$ guides / cassandra / cassandra-commitlog-pending-tasks ▌

Operations Guides

Cassandra commitlog pending tasks: write-path I/O pressure

Sustained non-zero CommitLog PendingTasks means a Cassandra node’s write path is backing up. Every write must be appended to the commitlog and synced to disk before the coordinator acknowledges it. When the fsync thread cannot keep up, mutations queue. This starts as elevated write latency; if the queue persists, it forces emergency memtable flushes, overwhelms the flush and compaction pipeline, and produces dropped mutations.

This is a durability bottleneck that affects every write replica-wide. Because the commitlog sits at the start of the write path, a slowdown cascades predictably: delayed acknowledgments, segment allocation pressure, forced flushes, then load shedding. The root cause is almost always I/O saturation on the commitlog device, an undersized or shared disk, or a mismatch between commitlog_sync mode and hardware.

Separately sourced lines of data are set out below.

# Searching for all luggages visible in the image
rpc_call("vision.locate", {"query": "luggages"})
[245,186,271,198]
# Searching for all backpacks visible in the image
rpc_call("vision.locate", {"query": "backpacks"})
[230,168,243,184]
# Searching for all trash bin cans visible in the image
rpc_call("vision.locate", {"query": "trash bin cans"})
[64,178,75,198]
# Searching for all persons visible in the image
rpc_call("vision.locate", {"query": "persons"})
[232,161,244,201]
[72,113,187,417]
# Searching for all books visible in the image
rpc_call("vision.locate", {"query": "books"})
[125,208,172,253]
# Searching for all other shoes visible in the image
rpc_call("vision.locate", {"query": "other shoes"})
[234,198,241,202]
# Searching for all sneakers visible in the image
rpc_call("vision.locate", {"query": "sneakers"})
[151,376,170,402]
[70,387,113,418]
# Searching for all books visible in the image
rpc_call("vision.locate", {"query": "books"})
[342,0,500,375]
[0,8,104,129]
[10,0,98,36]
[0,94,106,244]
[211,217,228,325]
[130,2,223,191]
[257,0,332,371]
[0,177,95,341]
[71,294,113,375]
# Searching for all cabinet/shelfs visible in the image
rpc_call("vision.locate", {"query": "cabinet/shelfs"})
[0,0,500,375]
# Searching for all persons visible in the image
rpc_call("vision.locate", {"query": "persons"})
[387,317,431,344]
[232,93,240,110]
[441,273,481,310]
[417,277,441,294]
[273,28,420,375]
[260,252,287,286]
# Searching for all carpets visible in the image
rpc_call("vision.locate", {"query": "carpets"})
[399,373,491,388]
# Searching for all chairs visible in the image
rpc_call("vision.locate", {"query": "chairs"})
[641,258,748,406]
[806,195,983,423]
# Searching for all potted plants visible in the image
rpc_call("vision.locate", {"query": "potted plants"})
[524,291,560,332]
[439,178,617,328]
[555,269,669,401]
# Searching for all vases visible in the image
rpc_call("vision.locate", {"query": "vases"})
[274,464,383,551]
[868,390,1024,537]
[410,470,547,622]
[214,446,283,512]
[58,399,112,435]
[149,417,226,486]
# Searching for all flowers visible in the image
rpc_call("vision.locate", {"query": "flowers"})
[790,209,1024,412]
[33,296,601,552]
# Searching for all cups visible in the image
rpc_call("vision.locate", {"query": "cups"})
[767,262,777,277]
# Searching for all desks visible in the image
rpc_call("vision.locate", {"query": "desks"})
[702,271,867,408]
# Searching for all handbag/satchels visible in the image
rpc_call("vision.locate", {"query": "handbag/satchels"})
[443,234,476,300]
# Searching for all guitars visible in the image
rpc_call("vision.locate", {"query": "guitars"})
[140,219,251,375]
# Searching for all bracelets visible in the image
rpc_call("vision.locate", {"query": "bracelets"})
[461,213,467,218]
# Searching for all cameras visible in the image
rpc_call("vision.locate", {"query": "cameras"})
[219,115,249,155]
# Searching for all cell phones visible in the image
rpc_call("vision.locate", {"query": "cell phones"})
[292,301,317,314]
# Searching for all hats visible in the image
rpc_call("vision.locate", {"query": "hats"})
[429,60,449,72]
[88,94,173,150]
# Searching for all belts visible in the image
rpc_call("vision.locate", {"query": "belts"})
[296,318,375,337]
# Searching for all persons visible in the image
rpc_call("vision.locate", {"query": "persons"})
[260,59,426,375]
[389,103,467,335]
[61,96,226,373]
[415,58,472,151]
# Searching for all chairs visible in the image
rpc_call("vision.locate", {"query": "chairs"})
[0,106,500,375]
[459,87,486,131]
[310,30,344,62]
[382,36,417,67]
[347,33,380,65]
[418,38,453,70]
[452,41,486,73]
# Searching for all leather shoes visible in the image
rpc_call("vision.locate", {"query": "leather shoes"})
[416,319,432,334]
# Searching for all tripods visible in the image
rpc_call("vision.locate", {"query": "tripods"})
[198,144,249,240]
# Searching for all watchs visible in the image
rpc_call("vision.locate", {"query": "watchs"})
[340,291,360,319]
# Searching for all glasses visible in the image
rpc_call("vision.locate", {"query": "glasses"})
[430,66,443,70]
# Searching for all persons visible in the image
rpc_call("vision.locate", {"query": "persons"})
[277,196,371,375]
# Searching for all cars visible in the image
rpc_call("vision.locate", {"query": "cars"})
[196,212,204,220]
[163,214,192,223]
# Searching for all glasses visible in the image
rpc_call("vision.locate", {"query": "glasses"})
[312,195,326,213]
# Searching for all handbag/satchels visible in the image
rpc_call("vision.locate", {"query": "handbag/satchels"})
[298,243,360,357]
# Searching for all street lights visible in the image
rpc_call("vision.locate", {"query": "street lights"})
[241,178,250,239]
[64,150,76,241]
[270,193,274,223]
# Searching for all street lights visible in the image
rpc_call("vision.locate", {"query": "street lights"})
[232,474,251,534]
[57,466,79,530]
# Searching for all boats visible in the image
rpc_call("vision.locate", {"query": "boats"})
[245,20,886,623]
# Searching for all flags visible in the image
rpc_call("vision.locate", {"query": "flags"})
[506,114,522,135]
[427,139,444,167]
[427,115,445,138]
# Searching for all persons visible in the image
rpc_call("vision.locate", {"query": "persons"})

Operators usually notice only after client write timeouts or dropped mutation alerts fire. By then the node has been under pressure for minutes. Treat CommitLog PendingTasks as an early warning, not background noise.

What this means

Cassandra’s write path is append-only. A replica receives a mutation, writes it sequentially to the current commitlog segment, and waits for the sync strategy to confirm durability. Under commitlog_sync: periodic (the default), the sync thread batches fsyncs every commitlog_sync_period_in_ms (default 10 seconds). Under commitlog_sync: batch, the coordinator blocks until that write batch is physically synced. In both modes, the sync operation gates acknowledgment.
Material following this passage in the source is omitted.